Ensayo
Eran
entre las cinco y seis de la tarde en una calle vacía del Centro Histórico de
Lima y las paredes blancas de una cafetería tenían una tonalidad rojiza gracias
a la luz de neón de un letrero con el nombre de «Murphy’s». Con paso acelerado,
un hombre de unos treinta años entró con la cabeza gacha y las manos en los
bolsillos de su saco gris y tomó asiento en una de las banquetas de madera del
local, acuclillándose en esta y apoyando su peso sobre sus codos en la barra.
Con los labios apretados, el hombre suspiró largamente, dio una rápida mirada
al reloj que marcaba las cinco y cuarenta y tres de la tarde y luego observó
detenidamente todo el lugar: un muchacho tecleando en su laptop mientras bebía
café cada cierto tiempo, un par de mujeres de no más de sesenta años
conversando alegremente entre ellas y una jovencita con los ojos cerrados apoyada
en uno de sus brazos y tamborileando con su otra mano la mesa a la cual estaba
sentada. Frunciendo un poco el ceño y torciendo una mueca, el hombre del saco
bajó nuevamente la cabeza y la sostuvo entre sus manos.
—Buenas tardes, señor, ¿qué le sirvo? —dijo
la voz de un hombre y, cuando el del saco levantó la cabeza, un señor de piel
morena lo miraba fijamente mientras le extendía una hoja impresa cubierta por
una mica a modo de carta.
—Buenas tardes —respondió el recién
llegado con una sonrisa a medias. Miró la hoja como por dos segundos y luego se
la entregó al mesero—. Una hamburguesa y un jugo surtido, por favor.
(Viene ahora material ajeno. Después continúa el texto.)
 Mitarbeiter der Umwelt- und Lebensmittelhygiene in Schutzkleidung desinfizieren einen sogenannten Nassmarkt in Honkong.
El camarero se quedó mirando a su
cliente por un instante con los ojos entrecerrados y la boca ligeramente
entreabierta, y después se dio media vuelta y se metió a la cocina. El hombre
del saco miró rápidamente hacia los lados un par de veces y luego introdujo su
mano en el bolsillo derecho de su saco, de donde sacó un teléfono celular
negro. Se quedó mirando unos cuantos segundos a la pantalla del aparato y luego
se lo llevó a la oreja. El hombre de gris tragó saliva y se quedó en silencio
por algunos segundos.
—¿Sandra Salinas? —dijo lentamente el
sujeto, a la vez que trazaba círculos con su dedo sobre la barra de la
cafetería— Hola, Sandra, soy Ernesto. Ernesto, Ernesto Estévez, de
Contabilidad. ¿No? Bueno, trabajamos juntos. Pasaba por aquí y me preguntaba… No,
no… Eh… ¿estás ocupada? Ah, genial, gracias.
En el local podía escucharse a lo lejos
el siseo de las planchas friendo algo y el distante ruido de una licuadora en
funcionamiento. Ernesto dejó de trazar círculos para llevarse la mano a la boca
y mirar al vacío con el ceño fruncido, posición en la que permaneció unos
segundos.
—¿En qué estaba? —susurró Ernesto, para
luego levantar las cejas con una sonrisa y echar un poco su cabeza hacia atrás—
¡Ah, sí! Bueno, Sandra, te decía que soy Ernesto, de Contabilidad. Quizá no te
acuerdes de mí, pero tuvimos la oportunidad de participar en un taller de
teatro en enero, por la plaza Dos de mayo. ¡Exacto! Ese mismo. ¿Ya te acuerdas?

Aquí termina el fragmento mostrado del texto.